Understanding Chunks

DataSift's massively parallel architecture allows us to divide an Historics query into a collection of smaller tasks and run them simultaneously to give you the highest performance possible. Each of these smaller tasks acts on a "chunk" of data.

In the case of Historics, a chunk is a 24 hour period measured from midnight to midnight, UTC. In this case, if you create an Historics query that begins at 4pm UTC on one day and ends at 10am UTC the following day, it will run for 8 hours in one chunk and 10 hours in another.

Let's look at another example. Suppose you write CSDL code to look for mentions of a new beverage, Data Cola:

interaction.content contains "Data Cola"

and you want to run that from January 1, 2016 to Jan 31, 2016.

You send that CSDL to the /historics/prepare endpoint and you create an Historics query that begins at one second past midnight on January 1 and ends at midnight on January 31. If the chunk size is one day, DataSift will create 31 chunks and process one entire day of your query in each chunk.

Each of these 31 tasks runs in parallel, so DataSift delivers the data from each day as soon as DataSift finds it.
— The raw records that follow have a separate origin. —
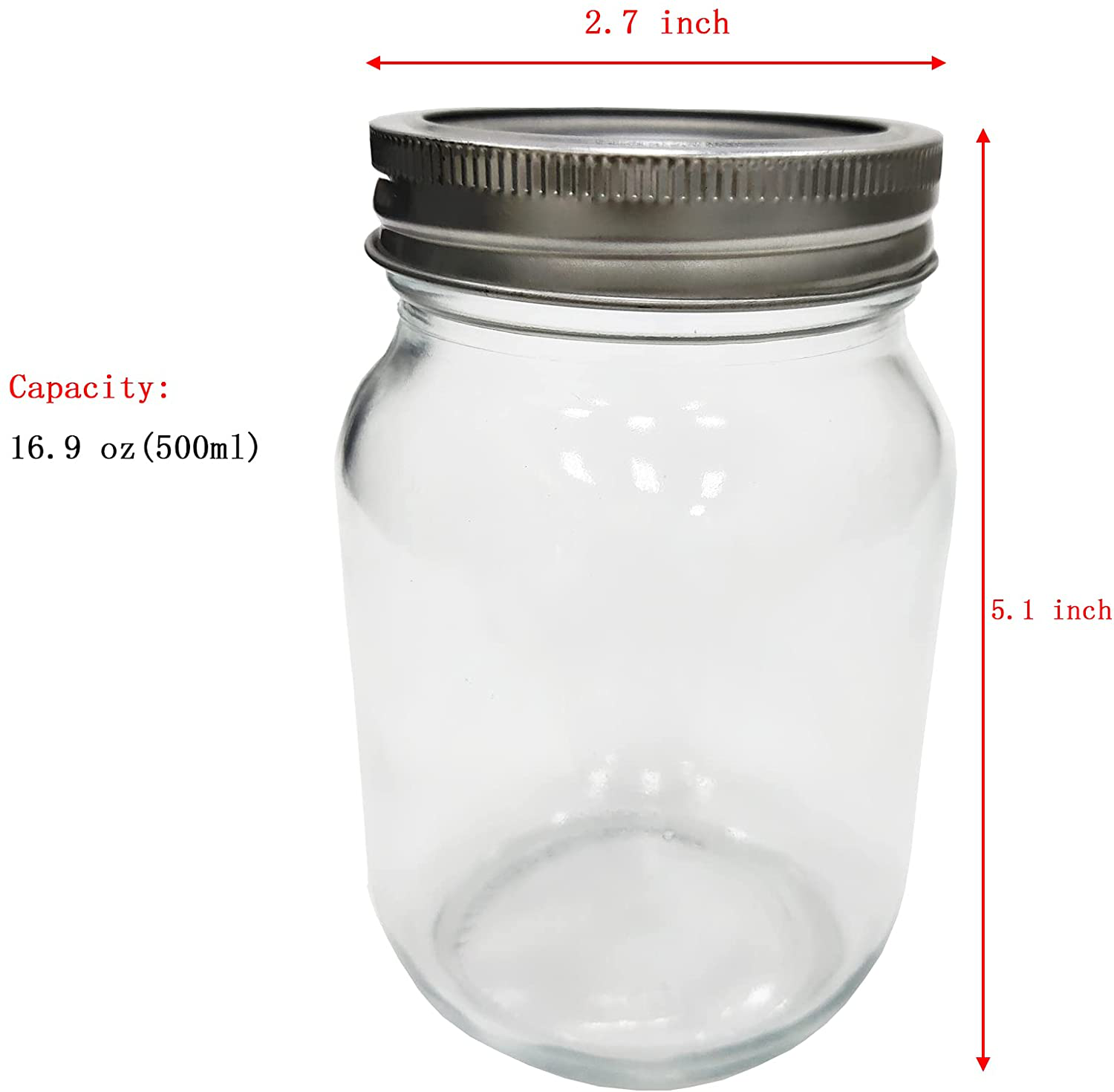 TAIKMD Glass Regular Mouth Mason Jars, 16 oz Glass Jars with Silver Metal Airtight Lids For Meal Prep, Food Storage (1 Pcs, 16 oz)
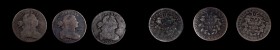 Draped Bust Cent
Lot of (3) Draped Bust Cents.
Included are: 1805 Good, porous; 1807/6 Large 7, Pointed 1, Good, corroded; and 1807 Large Fraction, ...
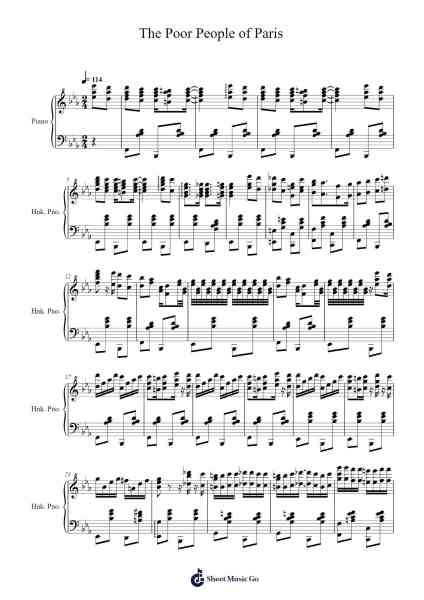 The Poor People of Paris Sheet Music by undefined-Arr.Kyletus Stanchloe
As a consequence, the sequence in which it reaches you is not chronological.

To determine the progress of a parallel Historics query, hit the /historics/get endpoint and specify the Historics id of your Historics query (the id that you received when you hit the /historics/prepare endpoint. You can call the historics/get endpoint without specifying an Historics id but, if you do, it will not return information about chunks.